Casos como o de Samara dos Santos Evangelista, de 39 anos, morta a tiros em outubro de 2024, enquanto estava conversando com um grupo de pessoas em frente a casa de uma amiga no bairro Coréia, e o de Aparecida Rodrigues de Gois Ferreira, técnica de enfermagem de 43 anos, assassinada em dezembro durante um assalto enquanto estava indo á igreja com sua filha de seis anos, evidenciam a vulnerabilidade das mulheres em diferentes contextos de
violência.

Nesse quadro, o consumo excessivo de conteúdo violento tem suas problemáticas. A pesquisa de Alessandra Ueno, publicada no Jornal da USP em 2023, mostra que a repetição de conteúdos violentos pode desestabilizar o público influenciando a forma como interpretam situações violentas no cotidiano. A pressão pela audiência leva a mídia a produzir narrativas cada vez mais sensacionalistas, priorizando o entretenimento em detrimento da ética. Essa tendência transforma monstros reais em protagonistas carismáticos, contribuindo para a inversão de valores sociais.

Ao meu ver, o problema não está apenas no consumo, mas na forma como essas histórias são contadas. Um gênero que poderia educar e conscientizar, muitas vezes, reforça estereótipos e distorce a realidade. Sendo assim, enquanto a mídia continuar priorizando lucros e desconsiderando a responsabilidade, as vítimas continuarão a ser ofuscadas pelos holofotes agora voltados para seus algozes.

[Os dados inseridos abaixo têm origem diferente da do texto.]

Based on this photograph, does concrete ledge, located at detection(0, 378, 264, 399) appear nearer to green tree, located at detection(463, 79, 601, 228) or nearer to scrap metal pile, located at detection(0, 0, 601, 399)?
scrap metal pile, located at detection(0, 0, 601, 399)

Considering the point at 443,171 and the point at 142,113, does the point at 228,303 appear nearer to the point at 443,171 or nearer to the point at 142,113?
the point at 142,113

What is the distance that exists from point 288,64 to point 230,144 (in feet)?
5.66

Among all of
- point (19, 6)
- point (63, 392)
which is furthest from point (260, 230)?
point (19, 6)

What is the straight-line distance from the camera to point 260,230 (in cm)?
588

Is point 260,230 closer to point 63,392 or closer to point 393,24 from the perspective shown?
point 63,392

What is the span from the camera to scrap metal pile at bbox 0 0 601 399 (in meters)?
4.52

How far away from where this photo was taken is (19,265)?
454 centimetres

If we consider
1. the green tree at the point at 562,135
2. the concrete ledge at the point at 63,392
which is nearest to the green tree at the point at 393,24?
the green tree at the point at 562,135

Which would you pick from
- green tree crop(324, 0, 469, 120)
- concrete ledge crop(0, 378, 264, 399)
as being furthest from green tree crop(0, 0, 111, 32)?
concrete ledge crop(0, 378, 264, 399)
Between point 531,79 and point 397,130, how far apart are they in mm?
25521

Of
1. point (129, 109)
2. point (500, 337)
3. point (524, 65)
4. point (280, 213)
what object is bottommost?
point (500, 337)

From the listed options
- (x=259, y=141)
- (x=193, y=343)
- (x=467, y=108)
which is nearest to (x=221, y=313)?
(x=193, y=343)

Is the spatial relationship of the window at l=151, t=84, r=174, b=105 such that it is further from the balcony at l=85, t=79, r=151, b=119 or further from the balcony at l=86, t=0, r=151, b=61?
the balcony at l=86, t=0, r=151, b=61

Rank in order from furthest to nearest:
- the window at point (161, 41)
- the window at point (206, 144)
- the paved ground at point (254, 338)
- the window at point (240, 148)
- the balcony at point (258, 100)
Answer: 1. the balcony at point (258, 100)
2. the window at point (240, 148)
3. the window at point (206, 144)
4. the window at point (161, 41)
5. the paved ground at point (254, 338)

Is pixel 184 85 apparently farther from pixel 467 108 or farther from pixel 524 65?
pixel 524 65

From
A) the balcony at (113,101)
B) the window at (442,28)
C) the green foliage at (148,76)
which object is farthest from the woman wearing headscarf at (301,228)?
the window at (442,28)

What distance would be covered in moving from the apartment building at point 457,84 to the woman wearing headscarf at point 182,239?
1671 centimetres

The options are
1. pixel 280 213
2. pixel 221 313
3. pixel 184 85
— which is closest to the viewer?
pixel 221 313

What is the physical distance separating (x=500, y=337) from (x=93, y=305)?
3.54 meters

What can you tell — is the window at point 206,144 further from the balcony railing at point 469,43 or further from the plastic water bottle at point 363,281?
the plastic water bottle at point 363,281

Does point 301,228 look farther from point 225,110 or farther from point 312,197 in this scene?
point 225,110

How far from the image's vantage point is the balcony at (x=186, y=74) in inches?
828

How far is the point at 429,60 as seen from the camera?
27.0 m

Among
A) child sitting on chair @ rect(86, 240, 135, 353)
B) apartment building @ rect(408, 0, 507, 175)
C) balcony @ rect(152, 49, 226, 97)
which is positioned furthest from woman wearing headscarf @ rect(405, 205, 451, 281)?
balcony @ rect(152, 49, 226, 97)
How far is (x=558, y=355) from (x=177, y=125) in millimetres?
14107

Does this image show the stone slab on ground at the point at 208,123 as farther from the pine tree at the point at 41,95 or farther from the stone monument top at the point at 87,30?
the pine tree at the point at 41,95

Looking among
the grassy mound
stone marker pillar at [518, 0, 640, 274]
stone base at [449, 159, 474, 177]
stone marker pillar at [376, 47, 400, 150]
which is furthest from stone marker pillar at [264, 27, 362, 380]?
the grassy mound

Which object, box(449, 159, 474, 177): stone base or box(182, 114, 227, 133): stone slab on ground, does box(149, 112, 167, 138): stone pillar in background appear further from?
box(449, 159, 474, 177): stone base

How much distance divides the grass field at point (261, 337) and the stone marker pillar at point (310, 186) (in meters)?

Em suma, o gênero true crime pode ter seu valor informativo, especialmente para mulheres que buscam proteger-se em um mundo marcado pela violência. No entanto, é imprescindível questionar as narrativas que consumimos. Não devemos permitir que criminosos reais sejam transformados em personagens admirados. A memória das vítimas merece respeito e histórias que inspiram justiça, não empatia por monstros.

Maria Eduarda Silva é estudante do 6º período do curso de Jornalismo em Multimeios da UNEB campus Juazeiro.